Une fois que ce droit est posé, il reste à choisir la bonne méthode pour y parvenir. Or, l'initiative qui nous est soumise propose un remède séduisant dans son premier aspect et dans son intitulé, mais beaucoup plus compliqué dans sa réalité. À lire les auteurs, les rentes complémentaires devraient être automatiques. Le mot "automatique" a quelque chose de magique[NB]: il donne l'impression qu'il suffirait d'appuyer sur un bouton, de croiser quelques données fiscales, et qu'il en ressortirait immédiatement, à la façon d'un programme d'intelligence artificielle, le calcul des prestations auxquelles on a droit. Or, les prestations complémentaires ne fonctionnent pas ainsi[NB]; c'est un peu plus compliqué. Le droit aux prestations complémentaires ne se résume pas à un seul revenu fiscal. Il dépend de la fortune, du loyer, de la situation familiale, du lieu de vie, des frais reconnus, parfois des frais de maladie, ou d'une série d'éléments très concrets, très personnels, et que l'administration ne connaît pas nécessairement - je dirais même qu'elle ne connaît pas, heureusement. Autrement dit, l'automatisme promis risque de vite devenir une machine compliquée, coûteuse et imparfaite, et, au fond, assez peu automatique[NB]: des pièces devront toujours être demandées, des situations devront toujours être vérifiées, les dossiers devront toujours être instruits et les erreurs, toujours corrigées.

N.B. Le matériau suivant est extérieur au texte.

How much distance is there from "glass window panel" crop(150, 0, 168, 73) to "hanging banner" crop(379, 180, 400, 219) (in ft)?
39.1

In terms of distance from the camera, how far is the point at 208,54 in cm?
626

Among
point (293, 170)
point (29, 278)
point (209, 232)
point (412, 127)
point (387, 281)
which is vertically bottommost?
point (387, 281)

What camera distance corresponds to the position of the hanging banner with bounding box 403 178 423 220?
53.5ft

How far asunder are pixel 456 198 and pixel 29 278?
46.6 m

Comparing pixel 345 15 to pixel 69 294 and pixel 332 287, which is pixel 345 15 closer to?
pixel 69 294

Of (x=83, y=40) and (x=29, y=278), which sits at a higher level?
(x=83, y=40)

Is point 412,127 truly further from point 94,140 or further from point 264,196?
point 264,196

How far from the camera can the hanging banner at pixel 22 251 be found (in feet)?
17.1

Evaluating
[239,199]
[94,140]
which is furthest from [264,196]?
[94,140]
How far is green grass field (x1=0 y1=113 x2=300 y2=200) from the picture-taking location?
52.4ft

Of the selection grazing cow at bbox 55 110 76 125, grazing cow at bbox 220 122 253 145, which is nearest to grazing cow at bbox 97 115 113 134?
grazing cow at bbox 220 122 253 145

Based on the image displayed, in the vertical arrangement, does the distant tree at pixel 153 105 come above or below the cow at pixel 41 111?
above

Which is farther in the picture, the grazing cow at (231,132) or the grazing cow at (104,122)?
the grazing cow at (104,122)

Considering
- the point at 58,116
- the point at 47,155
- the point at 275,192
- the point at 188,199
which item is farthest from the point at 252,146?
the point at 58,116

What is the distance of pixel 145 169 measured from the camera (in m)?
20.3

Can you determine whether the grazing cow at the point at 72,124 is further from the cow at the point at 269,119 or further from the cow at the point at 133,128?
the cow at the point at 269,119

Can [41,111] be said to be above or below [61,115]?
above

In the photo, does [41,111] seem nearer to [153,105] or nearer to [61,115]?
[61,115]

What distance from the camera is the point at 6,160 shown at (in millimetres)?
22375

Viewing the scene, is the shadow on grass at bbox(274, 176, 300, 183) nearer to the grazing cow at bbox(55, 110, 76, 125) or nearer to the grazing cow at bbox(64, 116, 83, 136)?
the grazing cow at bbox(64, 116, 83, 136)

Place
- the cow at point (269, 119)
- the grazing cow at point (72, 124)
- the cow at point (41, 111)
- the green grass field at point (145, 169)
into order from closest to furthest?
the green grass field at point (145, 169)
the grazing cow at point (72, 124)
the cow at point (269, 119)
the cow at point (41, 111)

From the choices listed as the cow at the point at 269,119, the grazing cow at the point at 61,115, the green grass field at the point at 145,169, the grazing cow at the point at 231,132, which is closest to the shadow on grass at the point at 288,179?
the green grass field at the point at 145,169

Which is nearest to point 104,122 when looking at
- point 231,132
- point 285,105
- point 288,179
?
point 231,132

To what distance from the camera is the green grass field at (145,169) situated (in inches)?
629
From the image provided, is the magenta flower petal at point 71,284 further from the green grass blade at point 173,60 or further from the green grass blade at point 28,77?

Avec un tel automatisme, la bureaucratie ne va donc pas disparaître comme par magie. Elle va être déplacée, voire augmentée, sous couvert d'une automatisation qui n'aurait d'automatique que le nom. Ce n'est pas ça, une bonne politique sociale[NB]; une bonne politique sociale atteint directement les personnes concernées et les aide. Pour y parvenir, les cantons sont les mieux placés. Ils connaissent au mieux leurs citoyens. Ils connaissent les communes, leurs caisses AVS, les services sociaux et les associations, qui, il faut le souligner, sont des acteurs de terrain qui font un travail concret, parfois peu visible, mais toujours précieux et indispensable. L'action utile se trouve dans la proximité, pas dans l'illusion d'un automatisme fédéral issu d'une loi fédérale qui prétendrait tout résoudre depuis Berne.
Certains cantons testent des approches plus ciblées. D'autres collaborent davantage avec les organisations spécialisées. Ces expériences constructives et souvent disparates doivent être suivies, encouragées et comparées. Les bonnes pratiques doivent circuler. Elles sont plus efficaces qu'une automatisation nécessairement partielle. Une modification de la loi fédérale est donc parfaitement inadéquate, malgré le fait qu'elle soit demandée par les auteurs de cette initiative. Elle est même peu opportune pour atteindre les objectifs poursuivis. La majorité de la commission ne ferme donc pas les yeux sur le problème[NB]; elle refuse simplement une fausse bonne solution.
Pour ces raisons, la majorité de la commission vous invite à ne pas donner suite à l'initiative du canton du Jura 24.316.